The photography and 3D scanning of paintings, prints and sculptures from museums and churches is no longer in its infancy: we have already digitised over 80% of all the works. But it still remains a challenging task. Some valuable artefacts are suspended as high five meters, while others require assistance from a professional art handling firm.
We ventured into unfamiliar territory in this project: how to make a 3D copy of a sculpture? We are now happy to be in a position to share the knowledge we gained.
Registration in its final phase
We’re digitising an impressively large volume of content in our Primeur newspaper project (together with Flanders Heritage Library) and the GIVE glass plates project. Carefully preparing and registering all these thousands of newspapers and glass plates is an important intermediate step to ensuring a smooth mass digitisation process later on. We started this process in February last year, and are now on the final stretch. We are right on track to safely transport the final newspapers and photos.
We would once again like to thank all of our content partners and colleagues who have dedicated months to this painstaking work!
Interested in damage registration? Flanders Heritage Library conducted research into the state of historical newspapers in Flemish institutions. They confirm the importance of newspaper digitisation on the basis of five case studies.
Enriching audio and video content with metadata: where do we stand?
We store a vast amount of digitised and born-digital content in the meemoo archive system, but a lack of or inadequate annotations make it difficult to search, so it cannot easily be reused. Manually adding metadata to thousands of hours of video and audio is not realistic, which is why we’re turning to methods within the realm of artificial intelligence and machine learning.
Detecting and recognising faces in videos
Many ethical issues arise when you let an application such as this loose on a large amount of content. We are therefore building a robust framework together with Knowledge Centre Data & Society and several stakeholders. A second session in January provided a lot more relevant input, including about the role of our content partners. More details to follow at the end of the project!
Converting audio and video into searchable transcripts
In addition to matching faces to names, using speech recognition to create metadata (speech-to-text or STT) and named-entity recognition (NER) are also on the agenda. What does this entail? An external service translates audio files into ready-made text (transcripts), from which we can later extract relevant names of places, people, organisations and other entities.
For speech recognition, we decided to purchase an existing service and launched a public tender. We assessed all the proposed solutions that we received in terms of price and quality, and compared the different options with content that we transcribed manually in order to remain objective. We ultimately selected Speechmatics as our partner and are currently putting the finishing touches on integrating their service into our architecture.
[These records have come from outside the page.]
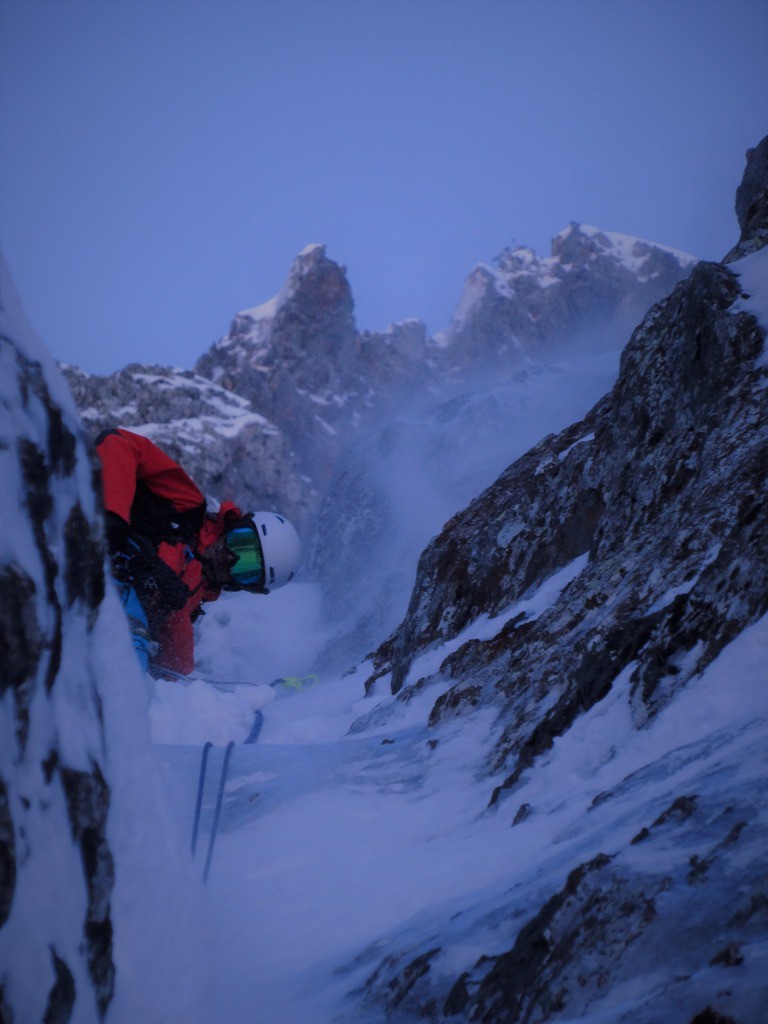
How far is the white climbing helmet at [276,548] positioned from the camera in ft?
25.3

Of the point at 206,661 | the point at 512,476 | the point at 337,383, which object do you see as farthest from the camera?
the point at 337,383

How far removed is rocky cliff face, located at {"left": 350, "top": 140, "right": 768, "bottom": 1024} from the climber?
2.28 metres

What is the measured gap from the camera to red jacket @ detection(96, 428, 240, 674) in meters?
5.18

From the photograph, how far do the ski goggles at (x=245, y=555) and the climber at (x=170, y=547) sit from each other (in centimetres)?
1

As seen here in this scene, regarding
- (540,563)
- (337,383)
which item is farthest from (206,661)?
(337,383)

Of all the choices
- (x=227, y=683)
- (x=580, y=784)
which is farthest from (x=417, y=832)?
(x=227, y=683)

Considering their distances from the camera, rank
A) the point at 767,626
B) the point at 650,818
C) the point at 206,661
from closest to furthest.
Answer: the point at 650,818, the point at 767,626, the point at 206,661

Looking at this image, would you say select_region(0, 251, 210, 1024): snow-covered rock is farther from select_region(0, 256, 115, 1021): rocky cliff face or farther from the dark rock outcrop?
the dark rock outcrop

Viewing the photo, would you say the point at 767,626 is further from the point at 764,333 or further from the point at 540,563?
the point at 540,563

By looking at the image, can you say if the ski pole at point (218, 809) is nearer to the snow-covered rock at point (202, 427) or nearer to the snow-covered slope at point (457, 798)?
the snow-covered slope at point (457, 798)

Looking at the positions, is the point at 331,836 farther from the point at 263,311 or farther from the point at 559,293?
the point at 559,293

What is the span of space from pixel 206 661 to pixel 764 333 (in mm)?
24476

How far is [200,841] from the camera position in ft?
12.4

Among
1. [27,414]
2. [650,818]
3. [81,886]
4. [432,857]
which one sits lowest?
[432,857]
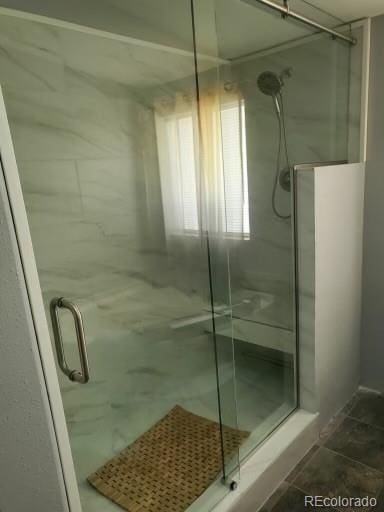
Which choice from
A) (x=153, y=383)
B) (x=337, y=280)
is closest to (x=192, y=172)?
(x=337, y=280)

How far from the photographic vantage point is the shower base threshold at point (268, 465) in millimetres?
1484

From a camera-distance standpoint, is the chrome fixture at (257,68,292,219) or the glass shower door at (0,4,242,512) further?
the chrome fixture at (257,68,292,219)

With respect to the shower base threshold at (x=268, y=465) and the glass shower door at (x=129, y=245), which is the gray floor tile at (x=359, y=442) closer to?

A few more final adjustments, and the three applications will be able to start enriching 160,000 hours of audio and 120,000 hours of video files from the meemoo archive system...
What next?
The GIVE project will be completed by the end of 2023. We will then gradually make the digitised masterpieces, newspapers and glass plates accessible on our own platforms, and on our participating partners’ platforms if they wish. We’re also preparing the generated metadata so that it can be re-used easily and efficiently.